▶ Set task
Please copy the records below word for word, line by line.

▶ Dataset records

Start

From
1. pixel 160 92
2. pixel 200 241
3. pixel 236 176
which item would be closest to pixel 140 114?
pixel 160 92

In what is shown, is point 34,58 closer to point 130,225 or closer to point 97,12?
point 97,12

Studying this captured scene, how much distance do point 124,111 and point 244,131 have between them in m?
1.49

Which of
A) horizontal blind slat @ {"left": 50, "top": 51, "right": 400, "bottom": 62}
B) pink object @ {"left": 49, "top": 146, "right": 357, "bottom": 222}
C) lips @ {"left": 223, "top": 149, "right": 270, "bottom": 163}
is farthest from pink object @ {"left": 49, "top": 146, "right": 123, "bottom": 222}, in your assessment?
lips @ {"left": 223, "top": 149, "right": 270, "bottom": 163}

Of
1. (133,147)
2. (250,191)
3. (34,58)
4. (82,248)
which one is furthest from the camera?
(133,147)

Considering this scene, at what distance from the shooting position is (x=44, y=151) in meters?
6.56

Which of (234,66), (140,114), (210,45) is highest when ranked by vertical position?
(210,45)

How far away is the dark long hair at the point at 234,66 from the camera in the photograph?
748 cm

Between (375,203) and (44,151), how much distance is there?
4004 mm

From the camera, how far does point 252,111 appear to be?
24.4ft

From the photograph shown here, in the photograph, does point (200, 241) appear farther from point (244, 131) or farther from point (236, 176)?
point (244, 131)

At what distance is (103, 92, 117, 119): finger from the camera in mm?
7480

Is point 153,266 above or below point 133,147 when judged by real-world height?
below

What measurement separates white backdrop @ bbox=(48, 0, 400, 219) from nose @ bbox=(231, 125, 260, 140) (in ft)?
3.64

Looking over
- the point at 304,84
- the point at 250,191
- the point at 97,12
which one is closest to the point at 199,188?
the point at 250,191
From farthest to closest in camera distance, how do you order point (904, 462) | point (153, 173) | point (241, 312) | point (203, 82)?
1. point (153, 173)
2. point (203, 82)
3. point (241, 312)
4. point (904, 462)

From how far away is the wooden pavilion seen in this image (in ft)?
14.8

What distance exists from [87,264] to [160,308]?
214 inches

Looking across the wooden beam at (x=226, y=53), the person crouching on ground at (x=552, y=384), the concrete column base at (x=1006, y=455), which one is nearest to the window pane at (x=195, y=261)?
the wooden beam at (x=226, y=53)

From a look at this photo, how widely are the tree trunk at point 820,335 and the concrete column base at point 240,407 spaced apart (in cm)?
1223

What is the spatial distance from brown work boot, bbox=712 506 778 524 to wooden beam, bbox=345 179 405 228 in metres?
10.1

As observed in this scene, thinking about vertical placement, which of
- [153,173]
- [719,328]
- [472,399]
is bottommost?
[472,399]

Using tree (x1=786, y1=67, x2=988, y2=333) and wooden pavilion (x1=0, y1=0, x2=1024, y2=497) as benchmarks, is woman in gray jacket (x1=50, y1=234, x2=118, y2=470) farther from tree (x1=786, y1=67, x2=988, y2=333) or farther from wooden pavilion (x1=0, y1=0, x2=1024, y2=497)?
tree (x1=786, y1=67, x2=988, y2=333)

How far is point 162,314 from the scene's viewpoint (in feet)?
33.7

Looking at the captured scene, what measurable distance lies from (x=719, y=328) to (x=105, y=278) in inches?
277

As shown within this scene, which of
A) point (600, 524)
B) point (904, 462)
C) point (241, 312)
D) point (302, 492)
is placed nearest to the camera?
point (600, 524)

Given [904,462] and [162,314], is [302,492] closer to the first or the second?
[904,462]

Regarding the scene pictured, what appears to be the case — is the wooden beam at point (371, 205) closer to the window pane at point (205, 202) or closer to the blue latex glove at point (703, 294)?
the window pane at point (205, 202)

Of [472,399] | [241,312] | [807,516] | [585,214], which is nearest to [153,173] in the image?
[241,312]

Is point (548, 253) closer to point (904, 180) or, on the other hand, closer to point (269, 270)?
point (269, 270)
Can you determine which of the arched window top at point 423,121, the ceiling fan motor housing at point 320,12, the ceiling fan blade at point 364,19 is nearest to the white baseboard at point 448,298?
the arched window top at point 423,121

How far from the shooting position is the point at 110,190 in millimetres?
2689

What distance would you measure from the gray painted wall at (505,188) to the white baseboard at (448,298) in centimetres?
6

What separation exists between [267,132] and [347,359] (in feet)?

End

▶ Solution for this task
From
1. pixel 160 92
2. pixel 200 241
3. pixel 236 176
which item would be closest to pixel 140 114?
pixel 160 92

In what is shown, is point 34,58 closer to point 130,225 or closer to point 97,12?
point 97,12

Studying this captured scene, how much distance do point 124,111 and point 244,131 have between them in m?
1.49

Which of
A) horizontal blind slat @ {"left": 50, "top": 51, "right": 400, "bottom": 62}
B) pink object @ {"left": 49, "top": 146, "right": 357, "bottom": 222}
C) lips @ {"left": 223, "top": 149, "right": 270, "bottom": 163}
is farthest from pink object @ {"left": 49, "top": 146, "right": 123, "bottom": 222}, in your assessment?
lips @ {"left": 223, "top": 149, "right": 270, "bottom": 163}

Of
1. (133,147)
2. (250,191)
3. (34,58)
4. (82,248)
which one is furthest from the camera?
(133,147)

Considering this scene, at what distance from the shooting position is (x=44, y=151) in meters?
6.56

Which of (234,66), (140,114), (210,45) is highest when ranked by vertical position?
(210,45)

How far away is the dark long hair at the point at 234,66 from the camera in the photograph?
748 cm

Between (375,203) and (44,151), how much distance is there?
4004 mm

From the camera, how far does point 252,111 appear to be?
24.4ft

From the photograph shown here, in the photograph, does point (200, 241) appear farther from point (244, 131) or farther from point (236, 176)?
point (244, 131)

At what distance is (103, 92, 117, 119): finger from the camera in mm?
7480

Is point 153,266 above or below point 133,147 when judged by real-world height?
below

What measurement separates white backdrop @ bbox=(48, 0, 400, 219) from nose @ bbox=(231, 125, 260, 140) (in ft)?
3.64

Looking over
- the point at 304,84
- the point at 250,191
- the point at 97,12
which one is closest to the point at 199,188?
the point at 250,191
From farthest to closest in camera distance, how do you order point (904, 462) | point (153, 173) | point (241, 312) | point (203, 82)?
1. point (153, 173)
2. point (203, 82)
3. point (241, 312)
4. point (904, 462)

From how far away is the wooden pavilion seen in this image (in ft)?
14.8

What distance exists from [87,264] to [160,308]?
214 inches

Looking across the wooden beam at (x=226, y=53), the person crouching on ground at (x=552, y=384), the concrete column base at (x=1006, y=455), which one is nearest to the window pane at (x=195, y=261)?
the wooden beam at (x=226, y=53)

From a look at this photo, how widely are the tree trunk at point 820,335 and the concrete column base at point 240,407 spaced apart (in cm)?
1223

What is the spatial distance from brown work boot, bbox=712 506 778 524 to wooden beam, bbox=345 179 405 228 in metres?
10.1

As observed in this scene, thinking about vertical placement, which of
- [153,173]
- [719,328]
- [472,399]
is bottommost?
[472,399]

Using tree (x1=786, y1=67, x2=988, y2=333) and wooden pavilion (x1=0, y1=0, x2=1024, y2=497) as benchmarks, is woman in gray jacket (x1=50, y1=234, x2=118, y2=470) farther from tree (x1=786, y1=67, x2=988, y2=333) or farther from wooden pavilion (x1=0, y1=0, x2=1024, y2=497)?
tree (x1=786, y1=67, x2=988, y2=333)

How far is point 162,314 from the scene's viewpoint (in feet)?
33.7

Looking at the captured scene, what measurable distance lies from (x=719, y=328) to (x=105, y=278) in inches?
277

As shown within this scene, which of
A) point (600, 524)
B) point (904, 462)
C) point (241, 312)
D) point (302, 492)
is placed nearest to the camera?
point (600, 524)

Given [904,462] and [162,314], is [302,492] closer to the first or the second?
[904,462]

Regarding the scene pictured, what appears to be the case — is the wooden beam at point (371, 205) closer to the window pane at point (205, 202) or closer to the blue latex glove at point (703, 294)?
the window pane at point (205, 202)

Of [472,399] | [241,312] | [807,516] | [585,214], which is nearest to [153,173] in the image?
[241,312]

Is point (548, 253) closer to point (904, 180) or, on the other hand, closer to point (269, 270)?
point (269, 270)
Can you determine which of the arched window top at point 423,121, the ceiling fan motor housing at point 320,12, the ceiling fan blade at point 364,19 is nearest to the white baseboard at point 448,298?
the arched window top at point 423,121

How far from the shooting position is the point at 110,190 in millimetres?
2689

What distance would you measure from the gray painted wall at (505,188) to the white baseboard at (448,298) in centimetres?
6

What separation exists between [267,132] and [347,359] (in feet)?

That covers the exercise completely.